INFORMATION SUPPLIED:
Start of Block

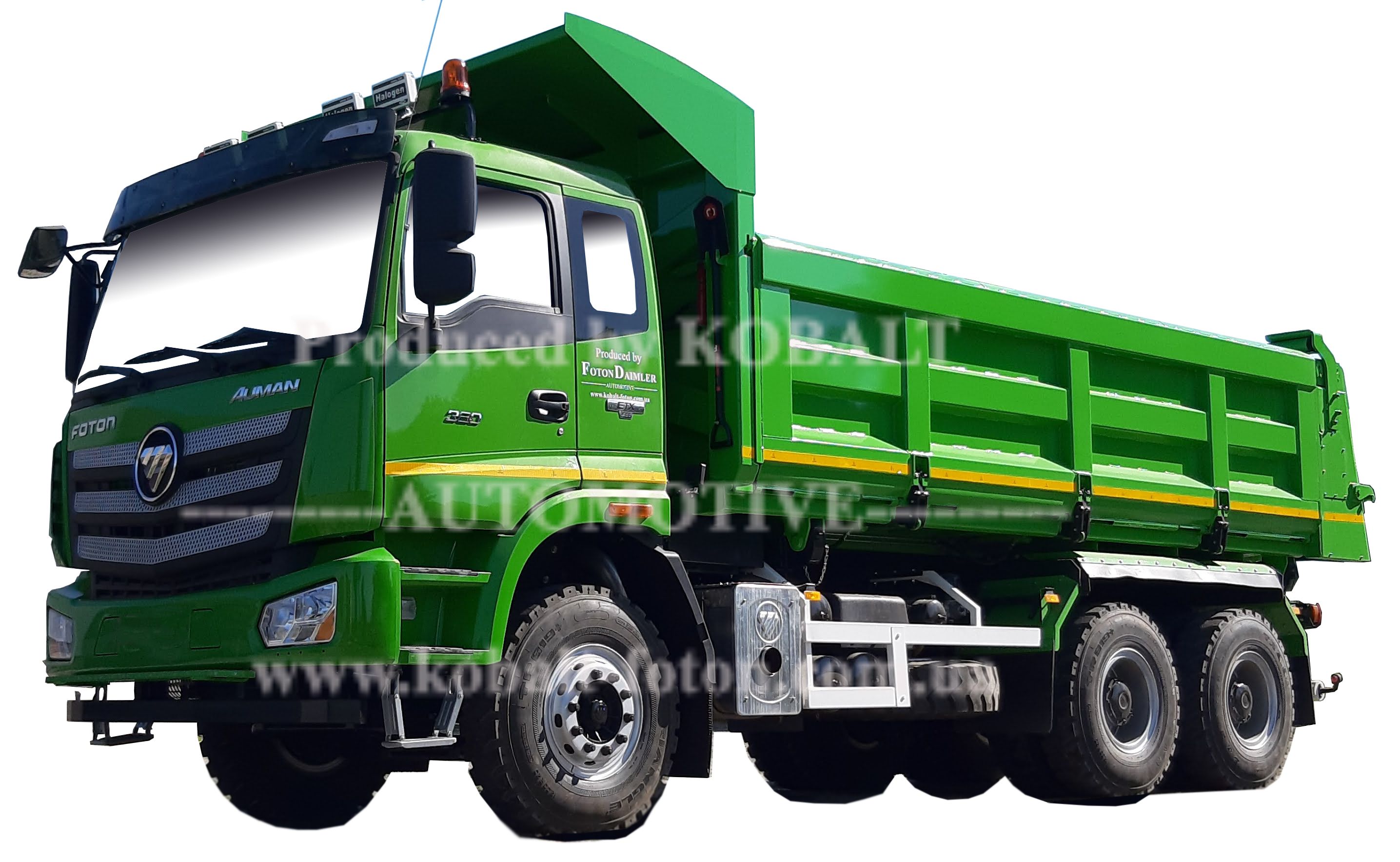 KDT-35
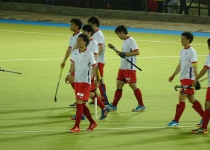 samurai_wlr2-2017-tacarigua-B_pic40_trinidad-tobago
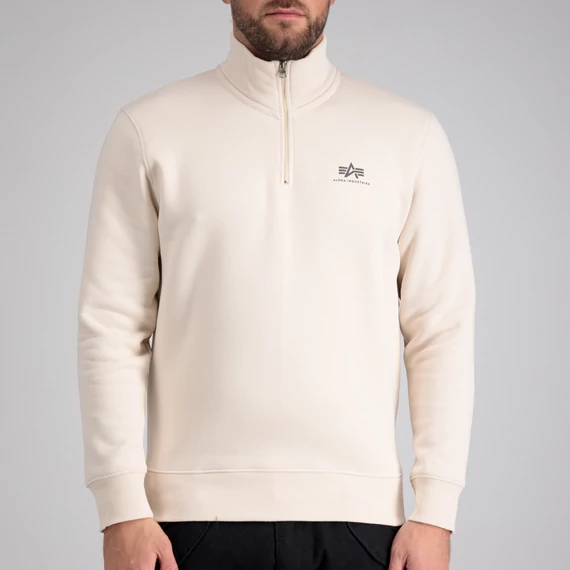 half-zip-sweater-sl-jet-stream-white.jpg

End of Block

INSTRUCTIONS TO FOLLOW:
Return exactly the lines that begin with the one containing "samurai_wlr2-2017-tacarigua-B_pic40_trinidad-tobago" and end with the final line of the data above; include no pictures.

EXERCISE RESPONSE:
 samurai_wlr2-2017-tacarigua-B_pic40_trinidad-tobago
 half-zip-sweater-sl-jet-stream-white.jpg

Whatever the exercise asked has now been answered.